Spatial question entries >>
+ + +

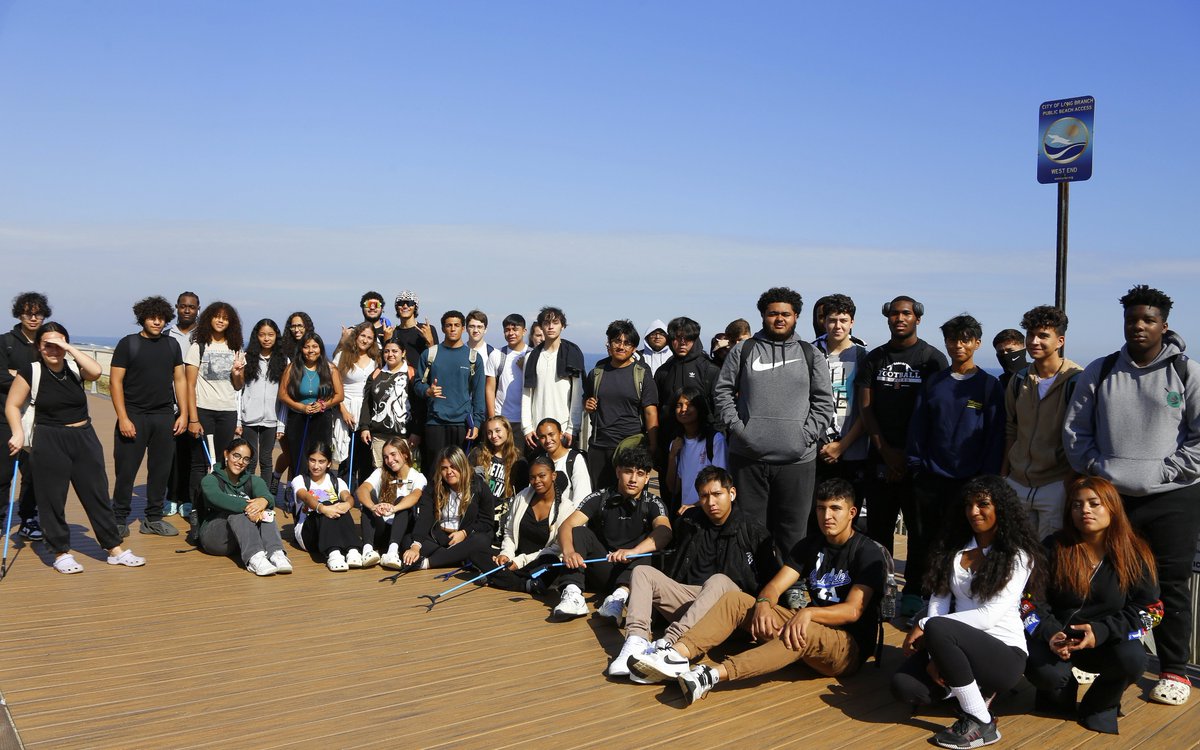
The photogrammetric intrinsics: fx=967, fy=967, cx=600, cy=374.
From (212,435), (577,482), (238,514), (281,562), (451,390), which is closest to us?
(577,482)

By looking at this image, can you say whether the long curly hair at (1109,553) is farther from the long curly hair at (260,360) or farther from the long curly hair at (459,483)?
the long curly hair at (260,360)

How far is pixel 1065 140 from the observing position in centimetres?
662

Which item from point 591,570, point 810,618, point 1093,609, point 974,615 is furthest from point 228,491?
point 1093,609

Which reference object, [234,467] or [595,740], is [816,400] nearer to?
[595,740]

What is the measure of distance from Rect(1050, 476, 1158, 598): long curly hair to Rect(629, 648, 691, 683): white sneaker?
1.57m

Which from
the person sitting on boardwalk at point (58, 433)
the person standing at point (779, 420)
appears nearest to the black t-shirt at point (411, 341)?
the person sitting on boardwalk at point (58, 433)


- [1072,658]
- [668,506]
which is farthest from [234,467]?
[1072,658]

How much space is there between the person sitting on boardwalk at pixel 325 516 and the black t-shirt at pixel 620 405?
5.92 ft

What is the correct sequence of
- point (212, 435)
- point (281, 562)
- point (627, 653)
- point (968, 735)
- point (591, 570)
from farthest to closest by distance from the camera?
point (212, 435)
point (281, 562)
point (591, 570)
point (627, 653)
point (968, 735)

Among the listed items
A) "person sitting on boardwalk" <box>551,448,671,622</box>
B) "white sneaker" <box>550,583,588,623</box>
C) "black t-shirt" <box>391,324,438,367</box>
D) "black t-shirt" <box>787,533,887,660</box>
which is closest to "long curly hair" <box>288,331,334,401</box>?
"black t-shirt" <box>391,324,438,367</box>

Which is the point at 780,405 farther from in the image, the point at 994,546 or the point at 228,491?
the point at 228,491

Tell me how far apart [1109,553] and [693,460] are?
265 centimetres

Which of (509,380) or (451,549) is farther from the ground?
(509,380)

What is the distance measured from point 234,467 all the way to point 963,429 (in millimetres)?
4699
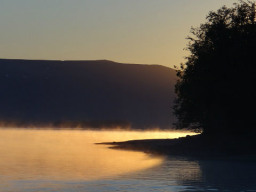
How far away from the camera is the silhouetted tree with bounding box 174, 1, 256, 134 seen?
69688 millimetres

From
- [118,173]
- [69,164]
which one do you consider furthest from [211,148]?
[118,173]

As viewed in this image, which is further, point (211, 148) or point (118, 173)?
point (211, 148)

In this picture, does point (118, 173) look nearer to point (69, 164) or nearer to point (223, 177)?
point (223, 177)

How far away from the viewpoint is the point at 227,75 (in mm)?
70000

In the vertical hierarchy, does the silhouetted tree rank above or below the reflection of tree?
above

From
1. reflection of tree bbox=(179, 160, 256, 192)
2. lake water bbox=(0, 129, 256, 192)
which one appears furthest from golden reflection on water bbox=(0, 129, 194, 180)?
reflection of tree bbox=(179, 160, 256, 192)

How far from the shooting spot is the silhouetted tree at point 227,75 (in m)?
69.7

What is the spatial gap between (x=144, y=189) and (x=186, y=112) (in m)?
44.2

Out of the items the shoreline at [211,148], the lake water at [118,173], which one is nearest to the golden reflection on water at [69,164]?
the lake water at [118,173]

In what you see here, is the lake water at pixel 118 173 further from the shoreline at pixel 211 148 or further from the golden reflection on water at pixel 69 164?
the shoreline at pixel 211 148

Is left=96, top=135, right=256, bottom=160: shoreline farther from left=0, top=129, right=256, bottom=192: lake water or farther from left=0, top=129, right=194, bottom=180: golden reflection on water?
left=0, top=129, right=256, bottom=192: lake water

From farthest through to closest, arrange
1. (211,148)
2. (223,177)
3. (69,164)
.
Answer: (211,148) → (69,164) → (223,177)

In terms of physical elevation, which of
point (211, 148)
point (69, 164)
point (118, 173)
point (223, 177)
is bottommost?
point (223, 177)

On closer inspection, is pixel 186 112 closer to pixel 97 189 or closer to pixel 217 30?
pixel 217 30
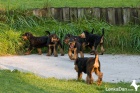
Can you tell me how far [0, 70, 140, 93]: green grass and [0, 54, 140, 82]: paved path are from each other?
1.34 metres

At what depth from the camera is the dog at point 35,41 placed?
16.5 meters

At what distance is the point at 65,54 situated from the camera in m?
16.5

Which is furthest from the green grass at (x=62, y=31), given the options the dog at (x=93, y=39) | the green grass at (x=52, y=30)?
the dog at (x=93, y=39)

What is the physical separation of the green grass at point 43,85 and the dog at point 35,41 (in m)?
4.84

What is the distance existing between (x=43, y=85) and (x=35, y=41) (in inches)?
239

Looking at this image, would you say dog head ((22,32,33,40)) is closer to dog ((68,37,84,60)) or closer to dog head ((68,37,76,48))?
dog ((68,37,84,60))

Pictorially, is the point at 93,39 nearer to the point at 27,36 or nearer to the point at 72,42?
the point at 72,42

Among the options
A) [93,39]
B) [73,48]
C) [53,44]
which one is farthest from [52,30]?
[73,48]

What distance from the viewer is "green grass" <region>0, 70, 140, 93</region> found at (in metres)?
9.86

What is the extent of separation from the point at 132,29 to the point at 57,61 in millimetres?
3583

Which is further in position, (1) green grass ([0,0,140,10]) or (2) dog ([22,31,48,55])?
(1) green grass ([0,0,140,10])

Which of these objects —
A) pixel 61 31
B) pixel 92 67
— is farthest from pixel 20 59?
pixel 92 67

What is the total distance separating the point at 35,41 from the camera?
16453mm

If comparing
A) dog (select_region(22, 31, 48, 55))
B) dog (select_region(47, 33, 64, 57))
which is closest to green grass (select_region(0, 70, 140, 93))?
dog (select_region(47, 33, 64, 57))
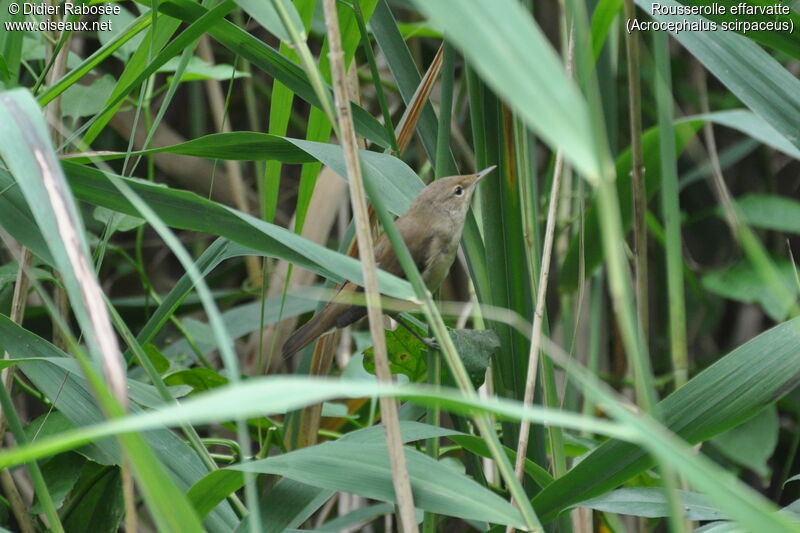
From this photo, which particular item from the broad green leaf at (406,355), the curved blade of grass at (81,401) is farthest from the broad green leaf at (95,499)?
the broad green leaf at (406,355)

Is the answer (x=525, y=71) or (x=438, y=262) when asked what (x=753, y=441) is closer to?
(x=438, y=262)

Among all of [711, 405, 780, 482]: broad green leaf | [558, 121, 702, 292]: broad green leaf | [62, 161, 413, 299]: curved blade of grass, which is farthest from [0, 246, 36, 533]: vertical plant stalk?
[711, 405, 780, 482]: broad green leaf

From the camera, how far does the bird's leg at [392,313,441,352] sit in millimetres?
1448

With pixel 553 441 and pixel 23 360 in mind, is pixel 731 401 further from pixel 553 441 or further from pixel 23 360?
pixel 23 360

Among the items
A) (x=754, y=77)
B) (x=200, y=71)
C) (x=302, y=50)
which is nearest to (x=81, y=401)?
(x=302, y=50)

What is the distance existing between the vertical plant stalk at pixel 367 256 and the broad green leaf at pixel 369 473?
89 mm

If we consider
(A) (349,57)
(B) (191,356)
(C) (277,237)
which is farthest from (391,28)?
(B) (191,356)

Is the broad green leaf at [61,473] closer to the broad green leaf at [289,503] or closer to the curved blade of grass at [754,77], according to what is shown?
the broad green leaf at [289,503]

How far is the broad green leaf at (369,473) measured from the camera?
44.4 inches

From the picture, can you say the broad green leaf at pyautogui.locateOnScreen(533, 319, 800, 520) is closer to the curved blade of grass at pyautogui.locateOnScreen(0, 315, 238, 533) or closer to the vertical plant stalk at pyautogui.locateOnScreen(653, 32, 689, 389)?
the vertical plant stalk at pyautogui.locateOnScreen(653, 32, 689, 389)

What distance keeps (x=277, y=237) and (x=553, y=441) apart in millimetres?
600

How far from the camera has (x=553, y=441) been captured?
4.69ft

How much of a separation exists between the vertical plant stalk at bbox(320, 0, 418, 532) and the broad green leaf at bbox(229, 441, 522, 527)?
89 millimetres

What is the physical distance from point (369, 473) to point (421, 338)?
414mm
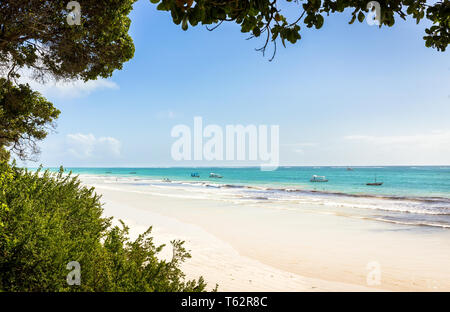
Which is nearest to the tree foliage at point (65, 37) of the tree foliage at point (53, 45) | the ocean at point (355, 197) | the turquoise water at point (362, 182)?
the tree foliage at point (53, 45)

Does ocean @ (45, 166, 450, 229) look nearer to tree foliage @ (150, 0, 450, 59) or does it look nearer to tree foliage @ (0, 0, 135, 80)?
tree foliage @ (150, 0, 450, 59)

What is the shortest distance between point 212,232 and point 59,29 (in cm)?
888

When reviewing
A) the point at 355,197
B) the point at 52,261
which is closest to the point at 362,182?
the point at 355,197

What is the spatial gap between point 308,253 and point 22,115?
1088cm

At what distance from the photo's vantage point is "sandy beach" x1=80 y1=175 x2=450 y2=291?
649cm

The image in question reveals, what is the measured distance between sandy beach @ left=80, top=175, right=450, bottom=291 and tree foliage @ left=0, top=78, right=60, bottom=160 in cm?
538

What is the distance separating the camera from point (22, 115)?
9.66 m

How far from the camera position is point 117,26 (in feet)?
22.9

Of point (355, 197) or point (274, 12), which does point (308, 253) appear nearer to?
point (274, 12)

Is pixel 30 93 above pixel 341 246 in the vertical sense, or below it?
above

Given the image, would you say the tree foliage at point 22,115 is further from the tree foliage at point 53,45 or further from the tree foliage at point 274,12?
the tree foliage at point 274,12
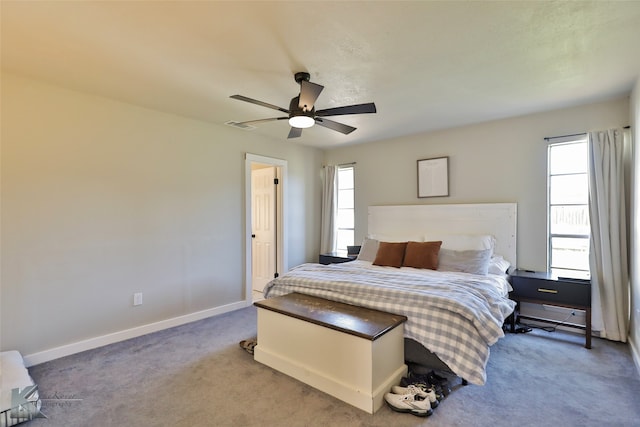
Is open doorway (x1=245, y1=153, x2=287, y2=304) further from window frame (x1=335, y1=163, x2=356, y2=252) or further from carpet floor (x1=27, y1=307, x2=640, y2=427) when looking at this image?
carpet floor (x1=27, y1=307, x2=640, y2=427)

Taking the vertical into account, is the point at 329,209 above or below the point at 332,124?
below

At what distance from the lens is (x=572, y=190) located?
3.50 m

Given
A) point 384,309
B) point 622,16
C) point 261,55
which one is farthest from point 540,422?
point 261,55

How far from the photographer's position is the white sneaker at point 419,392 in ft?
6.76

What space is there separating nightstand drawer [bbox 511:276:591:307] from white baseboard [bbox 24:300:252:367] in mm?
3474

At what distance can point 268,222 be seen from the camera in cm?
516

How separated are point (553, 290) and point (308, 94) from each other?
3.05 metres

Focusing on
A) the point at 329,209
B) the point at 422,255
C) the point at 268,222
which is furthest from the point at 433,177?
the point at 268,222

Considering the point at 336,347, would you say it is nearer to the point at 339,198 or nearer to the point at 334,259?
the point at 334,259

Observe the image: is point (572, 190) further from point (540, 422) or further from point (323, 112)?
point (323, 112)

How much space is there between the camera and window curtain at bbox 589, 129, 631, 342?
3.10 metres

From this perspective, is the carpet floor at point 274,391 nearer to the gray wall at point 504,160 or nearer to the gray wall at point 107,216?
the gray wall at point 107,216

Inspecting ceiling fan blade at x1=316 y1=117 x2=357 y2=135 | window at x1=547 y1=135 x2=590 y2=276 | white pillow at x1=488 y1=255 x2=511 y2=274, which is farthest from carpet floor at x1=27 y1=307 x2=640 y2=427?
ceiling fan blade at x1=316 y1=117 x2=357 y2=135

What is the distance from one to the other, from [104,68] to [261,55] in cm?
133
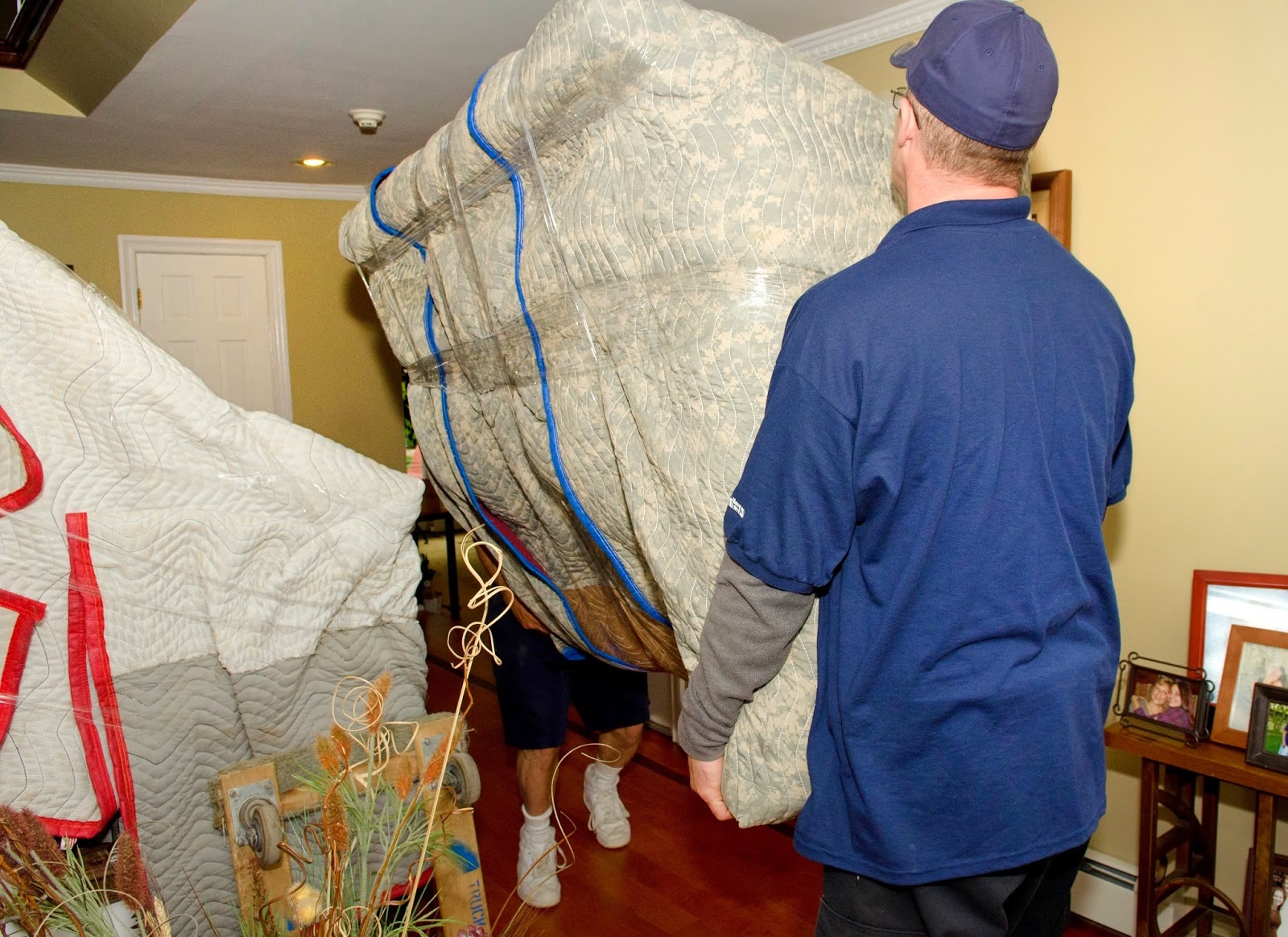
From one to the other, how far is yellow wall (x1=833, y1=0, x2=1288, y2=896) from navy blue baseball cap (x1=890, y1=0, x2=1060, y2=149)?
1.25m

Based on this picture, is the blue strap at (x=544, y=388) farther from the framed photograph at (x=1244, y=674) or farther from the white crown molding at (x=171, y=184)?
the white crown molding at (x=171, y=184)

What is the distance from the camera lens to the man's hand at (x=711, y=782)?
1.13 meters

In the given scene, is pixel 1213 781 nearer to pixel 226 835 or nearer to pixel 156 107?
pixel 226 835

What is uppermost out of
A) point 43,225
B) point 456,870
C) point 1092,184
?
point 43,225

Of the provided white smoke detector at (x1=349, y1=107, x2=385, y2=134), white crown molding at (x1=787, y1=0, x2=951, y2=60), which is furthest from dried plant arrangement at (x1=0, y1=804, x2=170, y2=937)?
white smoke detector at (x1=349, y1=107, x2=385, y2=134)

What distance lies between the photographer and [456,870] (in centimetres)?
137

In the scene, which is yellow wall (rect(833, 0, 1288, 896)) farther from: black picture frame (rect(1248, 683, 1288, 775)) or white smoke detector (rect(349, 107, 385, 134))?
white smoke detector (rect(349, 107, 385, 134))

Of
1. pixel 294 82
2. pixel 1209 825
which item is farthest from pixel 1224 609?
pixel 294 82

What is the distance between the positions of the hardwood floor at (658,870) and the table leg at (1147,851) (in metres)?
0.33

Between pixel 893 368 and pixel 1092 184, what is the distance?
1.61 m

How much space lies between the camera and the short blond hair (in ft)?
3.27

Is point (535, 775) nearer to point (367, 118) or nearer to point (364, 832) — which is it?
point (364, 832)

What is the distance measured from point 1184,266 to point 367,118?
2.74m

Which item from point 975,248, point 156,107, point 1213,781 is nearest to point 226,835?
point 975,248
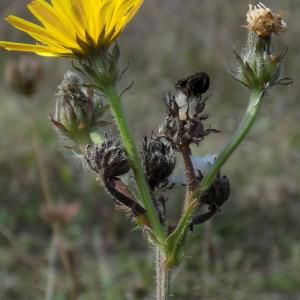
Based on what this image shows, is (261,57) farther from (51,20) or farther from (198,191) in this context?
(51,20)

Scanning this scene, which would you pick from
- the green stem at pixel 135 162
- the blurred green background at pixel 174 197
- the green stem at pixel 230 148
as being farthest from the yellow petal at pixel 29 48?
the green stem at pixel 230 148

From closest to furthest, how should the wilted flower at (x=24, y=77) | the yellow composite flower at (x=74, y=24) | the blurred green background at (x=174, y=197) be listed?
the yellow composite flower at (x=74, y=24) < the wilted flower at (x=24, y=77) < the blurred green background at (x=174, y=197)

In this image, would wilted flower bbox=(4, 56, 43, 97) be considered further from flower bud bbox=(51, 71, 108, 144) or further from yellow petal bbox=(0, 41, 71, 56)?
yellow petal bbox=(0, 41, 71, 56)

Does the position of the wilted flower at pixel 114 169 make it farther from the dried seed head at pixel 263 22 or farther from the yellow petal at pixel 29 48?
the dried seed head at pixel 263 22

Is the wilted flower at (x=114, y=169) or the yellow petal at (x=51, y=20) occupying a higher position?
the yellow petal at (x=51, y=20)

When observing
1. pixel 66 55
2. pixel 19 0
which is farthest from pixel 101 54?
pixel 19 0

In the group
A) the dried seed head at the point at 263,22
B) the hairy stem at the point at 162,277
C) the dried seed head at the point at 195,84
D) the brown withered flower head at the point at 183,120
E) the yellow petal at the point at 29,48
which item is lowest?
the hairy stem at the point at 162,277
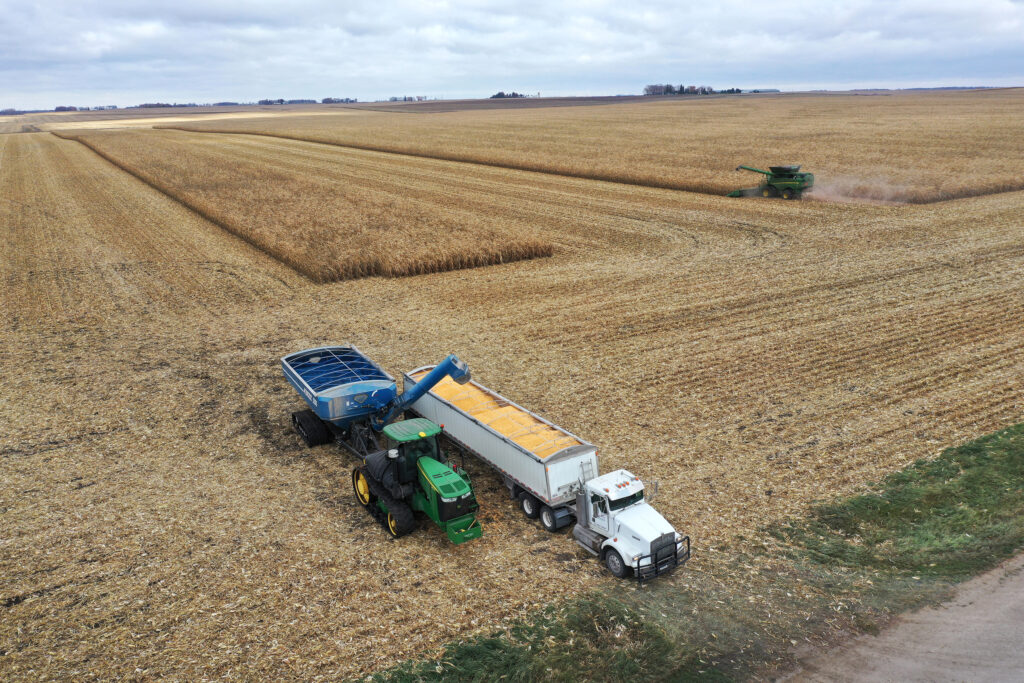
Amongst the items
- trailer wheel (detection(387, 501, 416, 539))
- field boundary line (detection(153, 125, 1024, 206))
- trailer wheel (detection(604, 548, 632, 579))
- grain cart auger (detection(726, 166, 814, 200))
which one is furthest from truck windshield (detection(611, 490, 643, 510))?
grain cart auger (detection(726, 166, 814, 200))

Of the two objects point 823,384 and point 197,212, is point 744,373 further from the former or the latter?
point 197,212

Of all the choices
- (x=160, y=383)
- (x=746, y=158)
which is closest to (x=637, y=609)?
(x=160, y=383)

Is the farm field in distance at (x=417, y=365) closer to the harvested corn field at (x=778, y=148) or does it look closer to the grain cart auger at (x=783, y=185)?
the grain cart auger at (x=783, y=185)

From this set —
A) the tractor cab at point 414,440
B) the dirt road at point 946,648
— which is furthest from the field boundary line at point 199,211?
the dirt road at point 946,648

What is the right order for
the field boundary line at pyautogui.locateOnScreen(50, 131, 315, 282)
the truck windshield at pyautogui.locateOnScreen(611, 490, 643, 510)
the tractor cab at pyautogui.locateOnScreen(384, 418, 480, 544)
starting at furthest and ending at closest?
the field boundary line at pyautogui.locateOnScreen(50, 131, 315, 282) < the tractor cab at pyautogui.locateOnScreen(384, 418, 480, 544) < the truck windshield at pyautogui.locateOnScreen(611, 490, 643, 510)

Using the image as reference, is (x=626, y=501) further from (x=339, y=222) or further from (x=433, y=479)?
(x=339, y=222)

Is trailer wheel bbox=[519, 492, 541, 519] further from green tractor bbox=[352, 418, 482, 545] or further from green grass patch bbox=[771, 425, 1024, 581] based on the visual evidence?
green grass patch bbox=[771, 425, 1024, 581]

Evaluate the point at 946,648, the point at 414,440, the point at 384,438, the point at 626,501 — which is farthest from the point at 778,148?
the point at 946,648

+ + +

What the task asks >> Copy the material from the line containing "Does ocean @" down to the line containing "3.05 metres", with both of those lines included, and leave out the pictures.

The result >>
Does ocean @ (45, 166, 450, 229) look nearer to tree foliage @ (150, 0, 450, 59) or does it look nearer to tree foliage @ (0, 0, 135, 80)?
tree foliage @ (150, 0, 450, 59)

What is the shortest distance between point 212,232 and point 59,29 (in cm)?
888

When reviewing
A) the point at 355,197
B) the point at 52,261
which is closest to the point at 362,182?
the point at 355,197

What is the spatial gap between point 308,253 and point 22,115?
1088cm

At what distance from the photo's vantage point is "sandy beach" x1=80 y1=175 x2=450 y2=291?
649cm

The image in question reveals, what is the measured distance between sandy beach @ left=80, top=175, right=450, bottom=291 and tree foliage @ left=0, top=78, right=60, bottom=160 in cm?
538

What is the distance separating the camera from point (22, 115)?
9.66 m

How far from the camera position is point 117,26 (in feet)?
22.9

Of point (355, 197) or point (274, 12), which does point (308, 253) appear nearer to?
point (274, 12)

Is pixel 30 93 above pixel 341 246 in the vertical sense, or below it?
above

Given the image, would you say the tree foliage at point 22,115 is further from the tree foliage at point 53,45 or further from the tree foliage at point 274,12?
the tree foliage at point 274,12
Is open doorway (x1=245, y1=153, x2=287, y2=304) further from window frame (x1=335, y1=163, x2=356, y2=252) or further from carpet floor (x1=27, y1=307, x2=640, y2=427) when looking at this image?
carpet floor (x1=27, y1=307, x2=640, y2=427)

Taking the vertical into account, is the point at 329,209 above or below the point at 332,124?
below

At what distance from the lens is (x=572, y=190) located?
3.50 m

Given
A) point 384,309
B) point 622,16
C) point 261,55
which one is farthest from point 540,422?
point 261,55

How far from the photographer's position is the white sneaker at point 419,392 in ft?
6.76

What space is there separating nightstand drawer [bbox 511:276:591:307] from white baseboard [bbox 24:300:252:367] in mm?
3474

At what distance can point 268,222 be seen from the camera in cm?
516

How separated are point (553, 290) and point (308, 94) from each other?
3.05 metres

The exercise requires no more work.